• [PASSAGE GIVEN]:
If the wording is confusing, allow me to translate. The author is saying that because other nations and religions of the time punished their slaves by beating them to death and removing their eyes or teeth, that the bible is progressive for the time. And that may be true. Be that as it may though, it's not progressive enough to indicate that it was dictated by a god and it sure as hell isn't progressive enough to be used in modern day society. If these were really the words of a god, then that god would be less advanced and more barbaric than every single human being that I know.


This is really just the tip of the iceberg. This essay's too long for me to be able to reply to every bad point that it makes, but let me attempt to tackle a few.

Paragraph 36
"Add to this the fact that kidnapping a man and selling him as a slave was a crime punishable by death, as noted in Exodus 21:16: “He who kidnaps a man and sells him, or if he is found in his hand, shall surely be put to death.” Certainly, any parallel to slavery in early America can be easily refuted."

Part of the bible's charm, and what it no doubt owes a lot of its success to, is that it contradicts itself left and right. This makes it the perfect tool to justify any situation. If a society makes use of slavery, then it can justify its ways with bible quotes. Then, if later, it becomes a society that no longer practices slavery, it can justify its NEW ways with other bible quotes. Indeed, this is exactly what America has done over the past century and a half. And more precise ambiguity further allows it to bend and meet any nuances it needs to. For example, in the verse above, it says that he who kidnaps and sells a man will be put to death, but such a verse could easily be countered by a slave owner who doesn't recognize blacks or other races as actually being "men". And this is another major problem with the bible, that it's very unclear and easy to interpret in different ways. That's bad in and of itself. If a god really did dictate the bible, he didn't do a very good job at making it clear.

• [SET EXERCISE]:
Reproduce, word for word, the stretch of the passage on biblical slavery that starts with "This is really" and finishes with "tackle a few.".

• [DATA SHOWN]:

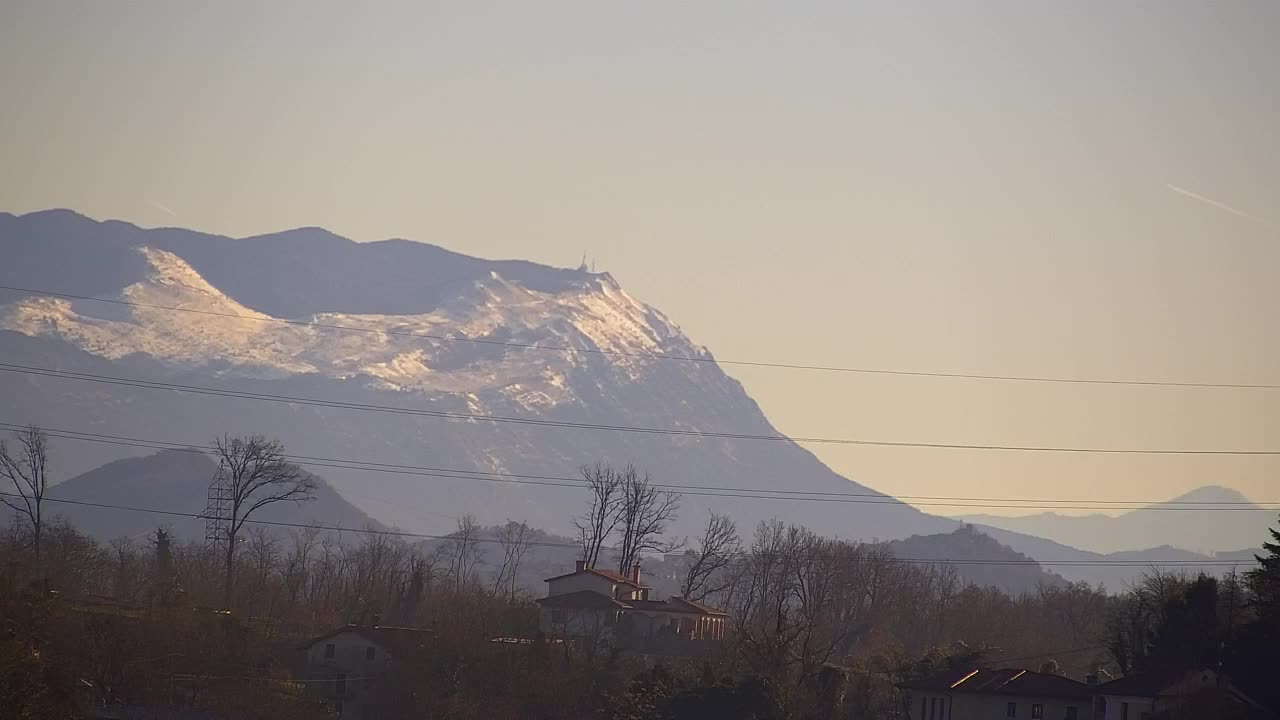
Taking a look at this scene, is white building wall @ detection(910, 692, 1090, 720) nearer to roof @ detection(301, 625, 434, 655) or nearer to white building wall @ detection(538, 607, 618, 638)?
white building wall @ detection(538, 607, 618, 638)

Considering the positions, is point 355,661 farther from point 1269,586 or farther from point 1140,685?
point 1269,586

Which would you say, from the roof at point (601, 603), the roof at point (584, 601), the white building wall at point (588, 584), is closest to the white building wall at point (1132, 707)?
the roof at point (601, 603)

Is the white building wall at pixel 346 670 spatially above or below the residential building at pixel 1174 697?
below

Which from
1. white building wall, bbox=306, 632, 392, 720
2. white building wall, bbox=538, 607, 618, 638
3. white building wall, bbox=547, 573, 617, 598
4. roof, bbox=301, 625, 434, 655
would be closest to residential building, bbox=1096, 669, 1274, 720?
white building wall, bbox=538, 607, 618, 638

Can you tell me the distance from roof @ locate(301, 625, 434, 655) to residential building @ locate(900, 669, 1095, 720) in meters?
31.8

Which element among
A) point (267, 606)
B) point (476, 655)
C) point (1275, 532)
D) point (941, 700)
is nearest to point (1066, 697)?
point (941, 700)

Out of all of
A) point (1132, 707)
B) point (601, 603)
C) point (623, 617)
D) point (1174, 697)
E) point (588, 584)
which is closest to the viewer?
point (1174, 697)

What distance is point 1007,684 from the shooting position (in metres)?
104

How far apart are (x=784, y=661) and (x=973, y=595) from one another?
9909 cm

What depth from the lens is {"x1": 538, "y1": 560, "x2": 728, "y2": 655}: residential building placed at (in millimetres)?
129500

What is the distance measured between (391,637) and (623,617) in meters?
22.8

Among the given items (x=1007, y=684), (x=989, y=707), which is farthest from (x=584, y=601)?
(x=1007, y=684)

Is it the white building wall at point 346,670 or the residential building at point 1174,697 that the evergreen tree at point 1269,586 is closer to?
the residential building at point 1174,697

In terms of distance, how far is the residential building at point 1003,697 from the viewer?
102500 millimetres
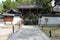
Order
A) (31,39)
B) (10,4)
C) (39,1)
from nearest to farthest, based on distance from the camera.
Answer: (31,39), (39,1), (10,4)

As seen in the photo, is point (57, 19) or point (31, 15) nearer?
point (57, 19)

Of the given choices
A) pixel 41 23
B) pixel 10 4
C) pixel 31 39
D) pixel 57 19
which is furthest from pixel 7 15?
pixel 31 39

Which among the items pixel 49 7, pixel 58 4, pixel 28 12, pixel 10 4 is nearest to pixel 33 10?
pixel 28 12

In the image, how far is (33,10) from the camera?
158ft

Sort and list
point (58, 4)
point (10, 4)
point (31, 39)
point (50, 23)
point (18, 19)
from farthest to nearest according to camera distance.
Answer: point (10, 4), point (18, 19), point (50, 23), point (58, 4), point (31, 39)

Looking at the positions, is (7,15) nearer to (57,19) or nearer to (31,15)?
(31,15)

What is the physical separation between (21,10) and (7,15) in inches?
170

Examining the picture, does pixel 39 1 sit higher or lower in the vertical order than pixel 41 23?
higher

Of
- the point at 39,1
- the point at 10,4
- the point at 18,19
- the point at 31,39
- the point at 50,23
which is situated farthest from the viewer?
the point at 10,4

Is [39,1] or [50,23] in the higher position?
[39,1]

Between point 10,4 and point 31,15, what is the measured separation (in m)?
19.9

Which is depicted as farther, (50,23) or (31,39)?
(50,23)

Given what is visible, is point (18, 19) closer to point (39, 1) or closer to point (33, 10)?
point (33, 10)

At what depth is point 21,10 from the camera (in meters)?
48.2
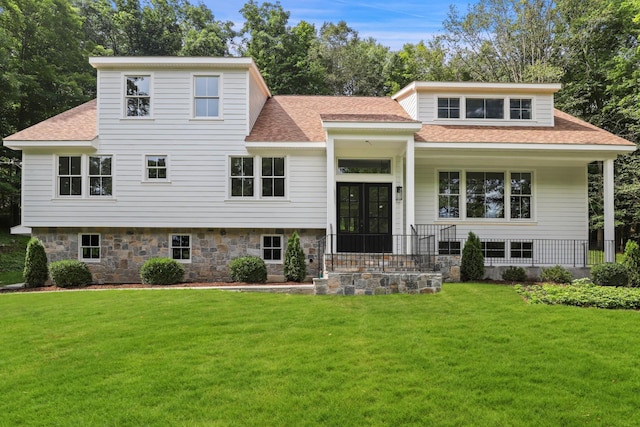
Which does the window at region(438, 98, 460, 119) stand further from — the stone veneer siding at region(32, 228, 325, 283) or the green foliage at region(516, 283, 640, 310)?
the green foliage at region(516, 283, 640, 310)

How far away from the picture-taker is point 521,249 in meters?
14.1

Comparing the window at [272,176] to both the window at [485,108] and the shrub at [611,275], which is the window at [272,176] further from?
the shrub at [611,275]

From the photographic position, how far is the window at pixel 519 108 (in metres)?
14.9

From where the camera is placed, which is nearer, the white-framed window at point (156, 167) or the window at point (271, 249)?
the white-framed window at point (156, 167)

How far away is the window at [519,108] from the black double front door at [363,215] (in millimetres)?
5195

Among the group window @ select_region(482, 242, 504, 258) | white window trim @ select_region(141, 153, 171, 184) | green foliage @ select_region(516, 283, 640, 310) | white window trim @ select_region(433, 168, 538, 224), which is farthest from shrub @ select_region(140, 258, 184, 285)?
window @ select_region(482, 242, 504, 258)

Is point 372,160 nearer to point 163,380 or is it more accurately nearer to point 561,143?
point 561,143

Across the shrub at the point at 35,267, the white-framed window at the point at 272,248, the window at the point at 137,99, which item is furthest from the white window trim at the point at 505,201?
the shrub at the point at 35,267

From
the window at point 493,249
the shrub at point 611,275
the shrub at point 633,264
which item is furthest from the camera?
the window at point 493,249

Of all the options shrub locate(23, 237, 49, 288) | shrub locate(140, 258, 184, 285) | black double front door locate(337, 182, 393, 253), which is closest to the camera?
shrub locate(140, 258, 184, 285)

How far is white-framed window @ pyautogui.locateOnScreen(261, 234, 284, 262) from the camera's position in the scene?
13586 mm

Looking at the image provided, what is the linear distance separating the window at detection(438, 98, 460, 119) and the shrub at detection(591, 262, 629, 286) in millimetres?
6498

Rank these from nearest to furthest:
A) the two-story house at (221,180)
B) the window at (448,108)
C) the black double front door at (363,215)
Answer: the two-story house at (221,180) < the black double front door at (363,215) < the window at (448,108)

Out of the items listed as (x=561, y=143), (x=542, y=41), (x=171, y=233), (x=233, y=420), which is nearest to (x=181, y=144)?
(x=171, y=233)
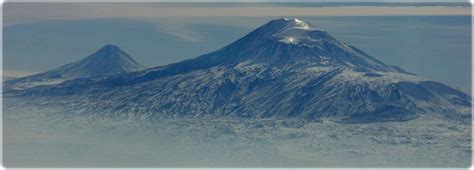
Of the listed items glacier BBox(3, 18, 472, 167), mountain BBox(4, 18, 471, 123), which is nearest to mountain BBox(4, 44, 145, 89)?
glacier BBox(3, 18, 472, 167)

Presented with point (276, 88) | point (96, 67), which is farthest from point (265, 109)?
point (96, 67)

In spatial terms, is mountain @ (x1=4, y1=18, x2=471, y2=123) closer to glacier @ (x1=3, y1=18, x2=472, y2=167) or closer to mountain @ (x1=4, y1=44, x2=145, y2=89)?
glacier @ (x1=3, y1=18, x2=472, y2=167)

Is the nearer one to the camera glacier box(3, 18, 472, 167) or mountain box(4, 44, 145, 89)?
glacier box(3, 18, 472, 167)

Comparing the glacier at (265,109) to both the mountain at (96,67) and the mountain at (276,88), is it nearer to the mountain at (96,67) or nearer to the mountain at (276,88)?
the mountain at (276,88)

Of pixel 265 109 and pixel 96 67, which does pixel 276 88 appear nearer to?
pixel 265 109

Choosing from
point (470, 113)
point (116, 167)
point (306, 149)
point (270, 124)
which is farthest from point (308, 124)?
point (116, 167)

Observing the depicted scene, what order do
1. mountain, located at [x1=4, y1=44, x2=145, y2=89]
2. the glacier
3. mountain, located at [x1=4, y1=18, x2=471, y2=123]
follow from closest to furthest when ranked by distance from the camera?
the glacier < mountain, located at [x1=4, y1=18, x2=471, y2=123] < mountain, located at [x1=4, y1=44, x2=145, y2=89]

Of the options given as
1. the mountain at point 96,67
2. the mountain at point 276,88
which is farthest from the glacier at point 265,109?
the mountain at point 96,67

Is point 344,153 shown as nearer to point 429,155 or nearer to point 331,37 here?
point 429,155
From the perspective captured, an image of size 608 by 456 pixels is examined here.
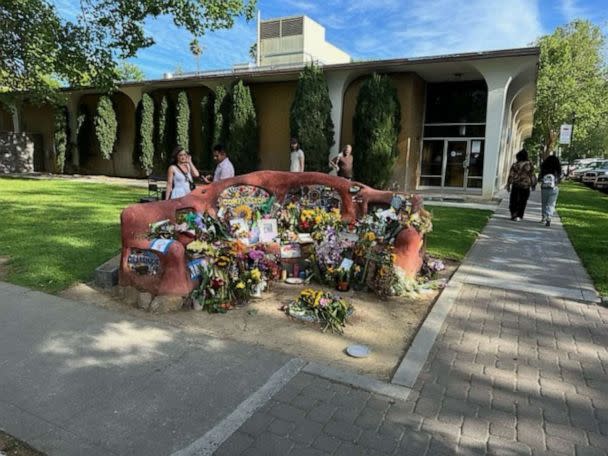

• [RESPONSE TO THE TASK]:
This is really just the tip of the iceberg. This essay's too long for me to be able to reply to every bad point that it makes, but let me attempt to tackle a few.